**Aim of the task:**
For the entries below, count the lines containing "sourceMappingURL" and give only that number.

**** Provided material ****

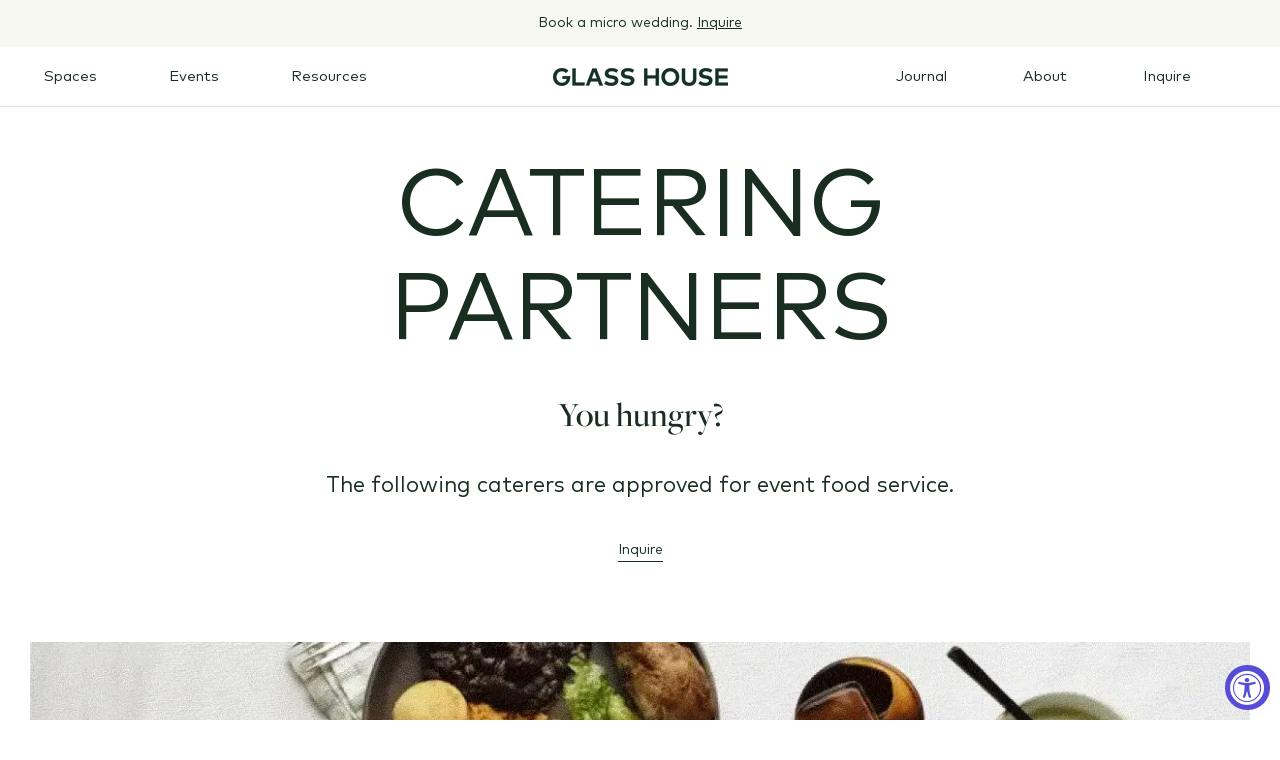

--- FILE ---
content_type: text/javascript
request_url: https://glasshousemn.com/cdn/shop/t/2/assets/custom.js?v=183944157590872491501623011327
body_size: -683
content:
//# sourceMappingURL=/cdn/shop/t/2/assets/custom.js.map?v=183944157590872491501623011327
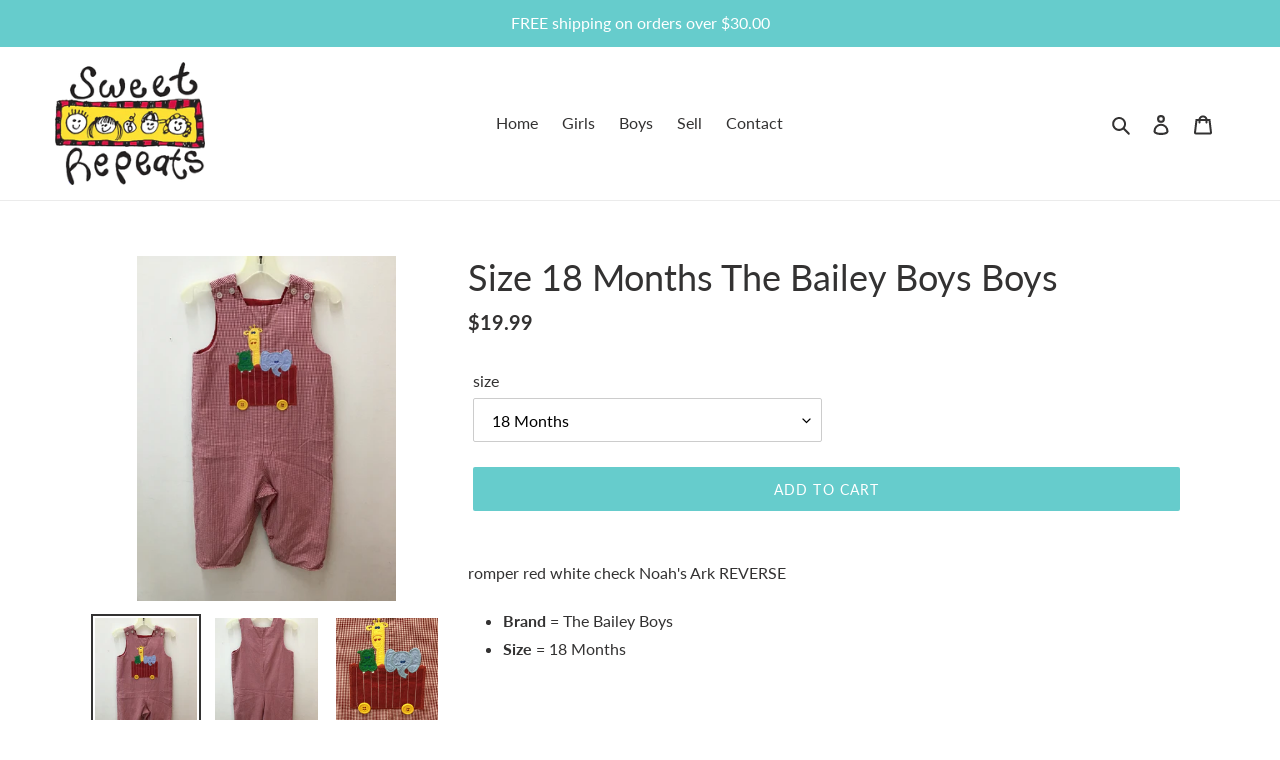

--- FILE ---
content_type: text/javascript
request_url: https://sweetrepeatsatlanta.com/cdn/shop/t/5/assets/bc-sf-search.js?v=180296727035037348791593636924
body_size: -256
content:
var bcSfSearchSettings={search:{}};BCSfFilter.prototype.afterShowSearchBoxMobile=function(searchBoxId){window.theme&&theme.SearchDrawer&&typeof theme.SearchDrawer.close=="function"&&theme.SearchDrawer.close()},BCSfFilter.prototype.customizeSuggestion=function(suggestionElement,searchElement,searchBoxId){jQ(".predictive-search-wrapper").length>0&&jQ(".predictive-search-wrapper").hide()};function closeSuggestionMobile(searchBoxId,isCloseSearchBox){jQ(searchBoxId).autocomplete("close"),jQ("."+bcsffilter.class.searchSuggestion+'[data-search-box="'+searchBoxId+'"]').parent().hide();var isCloseSearchBox=typeof isCloseSearchBox!="undefined"?isCloseSearchBox:!1;isCloseSearchBox&&jQ(".bc-sf-search-suggestion-mobile-top-panel,.bc-sf-search-suggestion-mobile-overlay").hide(),setValueAllSearchBoxes(),jQ(".bc-sf-search-no-tabindex").attr("tabindex",-1),jQ("body").hasClass(bcsffilter.getClass("searchSuggestionMobileOpen"))&&jQ("body").removeClass(bcsffilter.getClass("searchSuggestionMobileOpen")),bcsffilter.afterCloseSuggestionMobile(searchBoxId,isCloseSearchBox),jQ(".js-drawer-close").length>1&&jQ(".js-drawer-close").trigger("click")}
//# sourceMappingURL=/cdn/shop/t/5/assets/bc-sf-search.js.map?v=180296727035037348791593636924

****

**Written response:**
2